Excerpt:
━━━━━━━━

Reference

Field mapping: Google Ads API → Data Manager API

Every offline conversion field in the legacy Google Ads API and CSV template, mapped to its Data Manager API equivalent. This is the same mapping data the converter tool uses.

Verified against the official Data Manager API upgrade guide. Three changes cause most migration failures: the timestamp format (now RFC 3339), the conversion action (now a request-level numeric ID, not a per-row name), and click IDs moving into the nested ad_identifiers object.

Event fields (per conversion row)

Legacy CSV column Google Ads API field Data Manager API field Required Notes
Google Click ID ClickConversion.gclid events[].ad_identifiers.gclid conditional String click identifier from the ad click URL. At least one of gclid, gbraid, or wbraid is required per row. In the Data Manager API it moves into the nested ad_identifiers object.
GBRAID ClickConversion.gbraid events[].ad_identifiers.gbraid conditional iOS campaign-level click identifier (App Tracking Transparency). Alternative to gclid for iOS traffic. Nested under ad_identifiers in the Data Manager API.
WBRAID ClickConversion.wbraid events[].ad_identifiers.wbraid conditional iOS web-to-app click identifier (App Tracking Transparency). Alternative to gclid for iOS traffic. Nested under ad_identifiers in the Data Manager API.
Conversion Name ClickConversion.conversion_action (resource name) destinations[].product_destination_id (numeric conversion action ID) required Legacy: the conversion action name, matched exactly. Data Manager API: the numeric conversion action ID. The biggest structural change: the conversion action moves from each row to the request-level destination, and it is identified by numeric ID instead of name. Find the ID in Google Ads under Goals > Conversions (ctId= in the URL).

━━━━━━━━

Work to be completed: Please answer from the field mapping: where in Google Ads is the numeric conversion action ID found?

Data for analysis:
━━━━━━━━

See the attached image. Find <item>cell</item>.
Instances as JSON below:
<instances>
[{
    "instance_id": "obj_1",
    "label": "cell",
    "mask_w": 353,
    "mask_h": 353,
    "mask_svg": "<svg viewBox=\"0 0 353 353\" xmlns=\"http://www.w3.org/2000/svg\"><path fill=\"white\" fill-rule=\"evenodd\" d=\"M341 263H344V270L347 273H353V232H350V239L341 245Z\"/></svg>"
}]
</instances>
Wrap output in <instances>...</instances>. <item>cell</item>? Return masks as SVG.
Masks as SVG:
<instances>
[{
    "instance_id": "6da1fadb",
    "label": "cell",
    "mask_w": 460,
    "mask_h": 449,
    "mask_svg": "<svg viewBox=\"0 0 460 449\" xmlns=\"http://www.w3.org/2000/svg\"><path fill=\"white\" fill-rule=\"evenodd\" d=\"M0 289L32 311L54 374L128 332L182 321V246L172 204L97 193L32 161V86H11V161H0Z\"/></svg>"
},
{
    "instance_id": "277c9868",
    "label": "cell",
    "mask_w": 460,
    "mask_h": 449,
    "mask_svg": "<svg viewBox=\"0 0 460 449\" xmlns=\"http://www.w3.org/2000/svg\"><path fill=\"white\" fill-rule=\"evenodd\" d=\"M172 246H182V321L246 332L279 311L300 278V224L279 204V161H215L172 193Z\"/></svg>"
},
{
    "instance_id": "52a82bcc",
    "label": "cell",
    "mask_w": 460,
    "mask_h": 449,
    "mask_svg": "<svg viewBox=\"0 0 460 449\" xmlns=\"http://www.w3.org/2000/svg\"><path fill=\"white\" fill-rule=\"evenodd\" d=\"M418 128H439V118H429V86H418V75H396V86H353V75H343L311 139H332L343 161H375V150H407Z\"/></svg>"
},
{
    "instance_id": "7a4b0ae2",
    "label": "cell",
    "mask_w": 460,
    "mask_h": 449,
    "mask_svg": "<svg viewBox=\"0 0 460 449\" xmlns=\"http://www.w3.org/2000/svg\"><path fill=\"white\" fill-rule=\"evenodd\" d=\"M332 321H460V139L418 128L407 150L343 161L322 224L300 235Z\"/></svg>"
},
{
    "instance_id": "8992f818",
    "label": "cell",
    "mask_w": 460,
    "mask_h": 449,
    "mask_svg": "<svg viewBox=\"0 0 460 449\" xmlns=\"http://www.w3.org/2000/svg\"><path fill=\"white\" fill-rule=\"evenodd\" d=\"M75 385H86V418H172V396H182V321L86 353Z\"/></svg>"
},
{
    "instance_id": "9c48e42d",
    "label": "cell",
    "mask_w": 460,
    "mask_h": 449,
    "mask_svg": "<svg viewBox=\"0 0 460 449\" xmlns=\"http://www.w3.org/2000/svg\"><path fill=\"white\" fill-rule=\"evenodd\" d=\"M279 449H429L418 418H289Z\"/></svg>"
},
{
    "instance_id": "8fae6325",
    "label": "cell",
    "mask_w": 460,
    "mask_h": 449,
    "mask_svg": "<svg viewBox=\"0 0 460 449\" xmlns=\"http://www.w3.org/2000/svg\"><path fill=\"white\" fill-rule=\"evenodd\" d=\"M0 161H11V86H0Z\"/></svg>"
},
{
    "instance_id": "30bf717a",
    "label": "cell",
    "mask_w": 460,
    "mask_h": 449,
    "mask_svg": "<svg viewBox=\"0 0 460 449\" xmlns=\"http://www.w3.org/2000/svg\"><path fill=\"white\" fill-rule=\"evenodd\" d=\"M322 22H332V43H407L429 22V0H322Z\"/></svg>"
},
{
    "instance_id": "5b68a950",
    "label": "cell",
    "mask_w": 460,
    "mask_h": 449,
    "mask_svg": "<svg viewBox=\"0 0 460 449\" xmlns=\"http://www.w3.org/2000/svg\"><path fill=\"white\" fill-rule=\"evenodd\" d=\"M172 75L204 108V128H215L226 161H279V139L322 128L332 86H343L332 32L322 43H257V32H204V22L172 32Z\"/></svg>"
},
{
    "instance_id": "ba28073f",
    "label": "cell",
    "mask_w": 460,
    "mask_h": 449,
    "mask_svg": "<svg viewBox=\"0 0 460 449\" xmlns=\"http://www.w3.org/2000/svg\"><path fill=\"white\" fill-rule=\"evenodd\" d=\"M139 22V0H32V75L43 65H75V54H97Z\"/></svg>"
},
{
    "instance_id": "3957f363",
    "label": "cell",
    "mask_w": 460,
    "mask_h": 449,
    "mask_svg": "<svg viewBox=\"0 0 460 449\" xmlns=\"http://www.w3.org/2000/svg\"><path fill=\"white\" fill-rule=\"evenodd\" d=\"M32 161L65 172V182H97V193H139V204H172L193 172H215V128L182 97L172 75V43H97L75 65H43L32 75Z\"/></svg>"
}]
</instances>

━━━━━━━━

Result below: Under Goals > Conversions, as ctId= in the URL.